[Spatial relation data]
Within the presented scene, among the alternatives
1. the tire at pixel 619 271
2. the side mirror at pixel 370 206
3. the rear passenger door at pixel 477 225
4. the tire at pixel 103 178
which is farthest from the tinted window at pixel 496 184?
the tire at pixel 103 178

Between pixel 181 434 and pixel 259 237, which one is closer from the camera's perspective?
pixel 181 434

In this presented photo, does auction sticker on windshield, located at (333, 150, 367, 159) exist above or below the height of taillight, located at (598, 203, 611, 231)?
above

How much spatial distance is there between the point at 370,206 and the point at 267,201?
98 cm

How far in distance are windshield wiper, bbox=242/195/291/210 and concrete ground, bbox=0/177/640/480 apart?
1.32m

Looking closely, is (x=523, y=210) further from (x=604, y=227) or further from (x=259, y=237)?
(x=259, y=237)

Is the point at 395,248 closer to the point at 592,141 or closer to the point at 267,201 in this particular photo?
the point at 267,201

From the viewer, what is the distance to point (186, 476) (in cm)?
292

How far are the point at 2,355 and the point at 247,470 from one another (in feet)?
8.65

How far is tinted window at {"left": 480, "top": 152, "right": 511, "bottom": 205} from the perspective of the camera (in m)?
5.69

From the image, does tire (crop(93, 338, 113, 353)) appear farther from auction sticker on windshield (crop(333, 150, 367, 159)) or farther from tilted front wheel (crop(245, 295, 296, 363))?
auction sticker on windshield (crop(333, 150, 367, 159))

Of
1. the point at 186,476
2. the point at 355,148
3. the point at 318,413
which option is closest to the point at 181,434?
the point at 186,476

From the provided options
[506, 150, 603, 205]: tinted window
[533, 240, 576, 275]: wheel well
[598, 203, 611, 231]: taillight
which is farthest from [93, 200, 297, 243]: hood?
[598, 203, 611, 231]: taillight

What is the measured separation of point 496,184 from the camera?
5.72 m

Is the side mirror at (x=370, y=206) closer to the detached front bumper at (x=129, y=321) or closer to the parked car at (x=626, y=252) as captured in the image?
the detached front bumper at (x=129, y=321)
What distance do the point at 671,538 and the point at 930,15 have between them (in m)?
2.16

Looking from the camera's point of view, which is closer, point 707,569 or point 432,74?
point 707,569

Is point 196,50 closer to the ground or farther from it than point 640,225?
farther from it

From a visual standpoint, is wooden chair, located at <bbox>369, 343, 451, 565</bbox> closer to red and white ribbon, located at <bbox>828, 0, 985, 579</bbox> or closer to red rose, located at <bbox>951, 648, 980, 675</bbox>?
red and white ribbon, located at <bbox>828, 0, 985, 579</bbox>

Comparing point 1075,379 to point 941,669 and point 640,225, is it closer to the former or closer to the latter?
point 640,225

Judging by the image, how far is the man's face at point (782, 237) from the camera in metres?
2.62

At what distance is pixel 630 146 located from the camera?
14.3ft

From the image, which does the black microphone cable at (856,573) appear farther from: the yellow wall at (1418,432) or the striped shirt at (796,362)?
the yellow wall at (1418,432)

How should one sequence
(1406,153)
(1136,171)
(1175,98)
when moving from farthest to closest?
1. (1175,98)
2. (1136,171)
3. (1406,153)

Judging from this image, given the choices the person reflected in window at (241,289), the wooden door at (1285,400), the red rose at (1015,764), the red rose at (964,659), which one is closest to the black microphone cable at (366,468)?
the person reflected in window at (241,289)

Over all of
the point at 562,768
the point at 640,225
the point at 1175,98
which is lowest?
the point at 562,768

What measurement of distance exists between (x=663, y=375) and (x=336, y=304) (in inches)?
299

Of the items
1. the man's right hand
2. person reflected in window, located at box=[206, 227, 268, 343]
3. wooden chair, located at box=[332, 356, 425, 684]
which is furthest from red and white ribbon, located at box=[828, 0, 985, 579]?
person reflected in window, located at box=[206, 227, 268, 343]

| TASK REQUIREMENTS |
Change every occurrence of "wheel well" in the items above to "wheel arch", and leave everything else as it is.

| SOLUTION FOR THIS TASK |
Within the presented scene, among the alternatives
1. the tire at pixel 619 271
2. the side mirror at pixel 370 206
3. the rear passenger door at pixel 477 225
4. the tire at pixel 103 178
which is farthest from the tinted window at pixel 496 184?
the tire at pixel 103 178

Between pixel 181 434 and pixel 259 237, which one is closer from the camera's perspective?
pixel 181 434

In this presented photo, does auction sticker on windshield, located at (333, 150, 367, 159) exist above or below the height of taillight, located at (598, 203, 611, 231)?
above

How much spatial distance is there between the point at 370,206 and the point at 267,201?
98 cm

How far in distance are windshield wiper, bbox=242/195/291/210 and concrete ground, bbox=0/177/640/480 apart?
1.32m

Looking closely, is (x=523, y=210) further from (x=604, y=227) or further from (x=259, y=237)?
(x=259, y=237)

Is the point at 395,248 closer to the point at 592,141 or closer to the point at 267,201 in this particular photo?
the point at 267,201

From the viewer, what is the distance to point (186, 476) (in cm)?
292

How far are the point at 2,355 and the point at 247,470 from one another (in feet)?
8.65

How far is tinted window at {"left": 480, "top": 152, "right": 511, "bottom": 205} from the perspective of the camera (in m)?
5.69

From the image, does tire (crop(93, 338, 113, 353)) appear farther from auction sticker on windshield (crop(333, 150, 367, 159)) or farther from tilted front wheel (crop(245, 295, 296, 363))?
auction sticker on windshield (crop(333, 150, 367, 159))

Of
1. the point at 186,476
2. the point at 355,148
3. the point at 318,413
which option is closest to the point at 181,434?
the point at 186,476

From the provided options
[506, 150, 603, 205]: tinted window
[533, 240, 576, 275]: wheel arch
[598, 203, 611, 231]: taillight
which is farthest from [93, 200, 297, 243]: hood?
[598, 203, 611, 231]: taillight

What is the measured separation of point 496,184 from the camera?
5.72 m

Is the side mirror at (x=370, y=206) closer to the detached front bumper at (x=129, y=321) or closer to the parked car at (x=626, y=252) as captured in the image?
the detached front bumper at (x=129, y=321)
What distance do the point at 671,538 and the point at 930,15 have between them (in m)?
2.16

Looking from the camera's point of view, which is closer, point 707,569 or point 432,74?
point 707,569

Is point 196,50 closer to the ground or farther from it than point 640,225?
farther from it

From a visual standpoint, is wooden chair, located at <bbox>369, 343, 451, 565</bbox> closer to red and white ribbon, located at <bbox>828, 0, 985, 579</bbox> or closer to red rose, located at <bbox>951, 648, 980, 675</bbox>?
red and white ribbon, located at <bbox>828, 0, 985, 579</bbox>

Comparing point 1075,379 to point 941,669 and point 640,225, is it closer to the former or closer to the latter?
point 640,225

Judging by the image, how far is the man's face at point (782, 237) from the camera in metres?
2.62

At what distance is pixel 630 146 located from the camera?
14.3ft

From the image, which does the black microphone cable at (856,573) appear farther from: the yellow wall at (1418,432) or the striped shirt at (796,362)?
the yellow wall at (1418,432)

How should one sequence
(1406,153)
(1136,171)
(1175,98)
when moving from farthest to closest?
1. (1175,98)
2. (1136,171)
3. (1406,153)

Judging from this image, given the choices the person reflected in window at (241,289), the wooden door at (1285,400), the red rose at (1015,764), the red rose at (964,659), which one is closest to the black microphone cable at (366,468)?
the person reflected in window at (241,289)

Over all of
the point at 562,768
the point at 640,225
the point at 1175,98
which is lowest?
the point at 562,768

What measurement of distance exists between (x=663, y=375) and (x=336, y=304) (in inches)?
299

Of the items
1. the man's right hand
2. person reflected in window, located at box=[206, 227, 268, 343]
3. wooden chair, located at box=[332, 356, 425, 684]
which is furthest from red and white ribbon, located at box=[828, 0, 985, 579]?
person reflected in window, located at box=[206, 227, 268, 343]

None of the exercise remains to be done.